Background technology
Along with the continuous expansion of information, people more and more be unable to do without search engine.Though universal search engine such as Baidu, Google provides a lot of facilities to people, but along with people's demand the variation and more and more higher to the requirement of Search Results quality, universal search engine can not satisfy people's requirement in some specialized fields, so vertical search is just arisen at the historic moment, it is the precise search technology of serving local professional domain, professional more, the result who returns has more specific aim, domain knowledge by the specific industry theme, inquiry according to semantic information can be provided, thereby can satisfy user's special search need.
Along with the increased popularity of vertical search engine, also seem more and more important as the gordian technique-focused crawler of vertical search engine.Focused crawler is a program of downloading webpage automatically, and it visits webpage and relevant linking on the WWW selectively according to set extracting target, obtains needed information.
Web page classifying identification at vertical search and focused crawler technology possesses certain degree of difficulty, and following reason is arranged:
The first, how focused crawler be difficult to judges that choosing the webpage that most probable comprises subject correlation message from the URL formation of waiting to creep creeps.
The second, now many crawler systems of increasing income do not possess the directed function of extracting Web page structural information from the webpage that grasps.
Three, the content and structure of same webpage often changes, and the heavily visit strategy of focused crawler is difficult to adapt to this variation.

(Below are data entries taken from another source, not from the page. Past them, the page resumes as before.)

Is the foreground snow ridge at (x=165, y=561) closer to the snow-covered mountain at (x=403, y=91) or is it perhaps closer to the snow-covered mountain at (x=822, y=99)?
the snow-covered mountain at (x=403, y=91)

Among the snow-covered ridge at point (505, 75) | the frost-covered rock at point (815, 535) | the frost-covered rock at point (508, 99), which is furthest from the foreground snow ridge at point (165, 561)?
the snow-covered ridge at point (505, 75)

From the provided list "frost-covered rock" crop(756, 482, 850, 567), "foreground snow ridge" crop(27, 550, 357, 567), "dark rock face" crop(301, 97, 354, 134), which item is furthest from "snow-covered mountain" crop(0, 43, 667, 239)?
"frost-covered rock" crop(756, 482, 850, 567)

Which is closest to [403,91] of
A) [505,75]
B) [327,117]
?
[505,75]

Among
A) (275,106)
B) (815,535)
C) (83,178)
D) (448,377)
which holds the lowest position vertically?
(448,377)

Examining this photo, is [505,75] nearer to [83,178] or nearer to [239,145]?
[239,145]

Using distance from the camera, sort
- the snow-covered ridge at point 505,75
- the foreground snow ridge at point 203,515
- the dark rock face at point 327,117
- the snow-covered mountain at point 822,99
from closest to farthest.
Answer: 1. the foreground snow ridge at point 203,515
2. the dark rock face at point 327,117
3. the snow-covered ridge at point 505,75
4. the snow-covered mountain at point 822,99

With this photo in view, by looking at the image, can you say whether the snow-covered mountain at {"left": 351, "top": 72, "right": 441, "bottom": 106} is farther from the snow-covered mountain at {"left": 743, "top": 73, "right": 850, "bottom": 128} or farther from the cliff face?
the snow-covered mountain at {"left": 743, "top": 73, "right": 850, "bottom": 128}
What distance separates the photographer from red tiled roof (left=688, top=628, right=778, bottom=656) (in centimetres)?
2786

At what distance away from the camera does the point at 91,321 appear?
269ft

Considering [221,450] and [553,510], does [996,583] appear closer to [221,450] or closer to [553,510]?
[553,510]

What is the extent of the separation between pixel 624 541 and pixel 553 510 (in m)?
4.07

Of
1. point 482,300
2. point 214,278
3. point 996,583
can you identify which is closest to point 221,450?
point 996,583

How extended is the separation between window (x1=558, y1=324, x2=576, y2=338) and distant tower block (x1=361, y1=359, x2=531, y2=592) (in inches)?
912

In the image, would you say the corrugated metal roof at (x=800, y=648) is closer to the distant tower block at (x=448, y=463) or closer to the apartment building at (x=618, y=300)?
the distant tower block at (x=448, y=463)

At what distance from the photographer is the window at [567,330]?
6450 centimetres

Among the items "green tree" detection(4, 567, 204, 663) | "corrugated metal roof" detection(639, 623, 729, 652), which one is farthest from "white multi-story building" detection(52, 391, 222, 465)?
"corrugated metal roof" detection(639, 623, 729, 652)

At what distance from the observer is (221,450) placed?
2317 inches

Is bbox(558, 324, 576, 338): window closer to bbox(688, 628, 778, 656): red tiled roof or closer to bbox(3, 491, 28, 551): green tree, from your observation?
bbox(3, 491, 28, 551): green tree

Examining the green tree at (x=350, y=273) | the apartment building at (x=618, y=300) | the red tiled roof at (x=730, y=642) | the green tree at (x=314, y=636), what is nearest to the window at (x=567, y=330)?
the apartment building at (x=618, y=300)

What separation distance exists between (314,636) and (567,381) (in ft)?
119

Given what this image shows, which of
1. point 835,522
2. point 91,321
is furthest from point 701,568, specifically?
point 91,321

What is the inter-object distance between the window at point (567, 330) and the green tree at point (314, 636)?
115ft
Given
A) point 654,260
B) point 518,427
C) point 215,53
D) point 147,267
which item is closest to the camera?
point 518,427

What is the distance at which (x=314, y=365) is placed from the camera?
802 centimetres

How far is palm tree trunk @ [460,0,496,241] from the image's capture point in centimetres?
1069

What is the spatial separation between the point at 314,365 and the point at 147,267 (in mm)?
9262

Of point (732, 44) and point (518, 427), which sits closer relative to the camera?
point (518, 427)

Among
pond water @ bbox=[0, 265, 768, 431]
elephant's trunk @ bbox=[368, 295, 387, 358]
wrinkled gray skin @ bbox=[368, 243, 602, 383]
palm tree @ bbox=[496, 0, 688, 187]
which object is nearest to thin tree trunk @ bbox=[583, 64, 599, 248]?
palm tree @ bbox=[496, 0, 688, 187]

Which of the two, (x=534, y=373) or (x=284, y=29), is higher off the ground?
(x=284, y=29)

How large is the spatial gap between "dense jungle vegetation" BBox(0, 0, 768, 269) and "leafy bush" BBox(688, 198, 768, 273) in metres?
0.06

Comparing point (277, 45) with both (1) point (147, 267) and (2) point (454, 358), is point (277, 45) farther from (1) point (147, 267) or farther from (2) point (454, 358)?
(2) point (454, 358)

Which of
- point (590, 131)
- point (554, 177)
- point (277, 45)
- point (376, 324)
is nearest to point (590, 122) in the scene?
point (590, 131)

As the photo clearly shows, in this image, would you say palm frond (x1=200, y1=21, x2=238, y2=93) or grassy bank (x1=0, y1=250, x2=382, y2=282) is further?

Therefore the focused crawler technology that adopts tradition to increase income is difficult to the different classes of webpage of accurate recognition.Therefore, must look for another way.
By to vertical search and focused crawler Study on Technology, we can solve following problem:
(1) utilize vertical search to obtain the corresponding network address of different classification from navigation website with focused crawler.
(2) can return precise search result targetedly to the special search of specific industry theme according to the user.
(3) obtain on the classifieds website Web page classifying under the unknown URL by vertical search and focused crawler.
Summary of the invention
Technical matters: the objective of the invention is to set up a kind of Web page classifying recognition methods based on vertical search and focused crawler technology at the navigation type website, and design its model of cognition and algorithm, by identification to the navigation type website, obtain the URL of different classification in the navigation type website, be convenient to the precise search of user, can provide the affiliated Web page classifying of unknown URL simultaneously the website.
Technical scheme: the present invention proposes the technological frame of the URL that respectively classifies in a kind of effective navigation by recognition class website, and detailed design recognizer.System is divided into three aspects, is successively from the bottom up: data collection layer, Context resolution layer and application presentation layer.
The key method of this paper is based on the Web page classifying recognition methods of vertical search and focused crawler technology, and this method comprises two parts: the webpage source code obtains and the web page contents analytical method.Wherein the web page contents analytical method is a core, and it comprises two main portions: extract the structured message of webpage and the strategy of creeping of focused crawler.By we find to the research of navigation website webpage source code, the navigation type website is made up of-the sub-directory page of the master catalogue page and each classification two kinds of pages basically, the master catalogue page comprises the link of each classification subpage frame of a large amount of sensings, and the sub-directory page of each classification then comprises the link of the website that belongs to this classification.The sub-directory page of each classification on the same navigation website also has very strong similarity, that is to say similar structure is all arranged in these pages, can summarize the structured message of the page with (or a several) regular expression by pattern learning, so as long as find the regular expression of representing these page structure information just can well instruct focused crawler to grasp and the relevant webpage of classifying as far as possible.With
Www.hao123.comBe example, we want to search all URL of " amusement and recreation " classification, can write regular expression href s*=s* (?: " (?<1〉[^ "] *) " | (?<1〉S+)), be used for shape such as href=" in the matched character string ... the link of ", just can obtain all URL of " amusement and recreation " classification.In order to adapt to the irregular renewal of navigation website, better extract the Web page structural information of catalog page, we have increased the timing learner of URL regular expression, can adapt to the continuous variation of the website that navigates.The present invention has simultaneously proposed the directed BFS (Breadth First Search) strategy based on the web page contents feature with reference to three kinds of search strategies to URL.The basic thought of this search strategy is: in the process that webpage grasps, according to the directed structured message that extracts webpage of the content characteristic of webpage, grasp webpage with breadth-first strategy from structured message then earlier.This method can reduce the quantity of gathering the page effectively, has also saved the network bandwidth simultaneously, improves the efficient of information search.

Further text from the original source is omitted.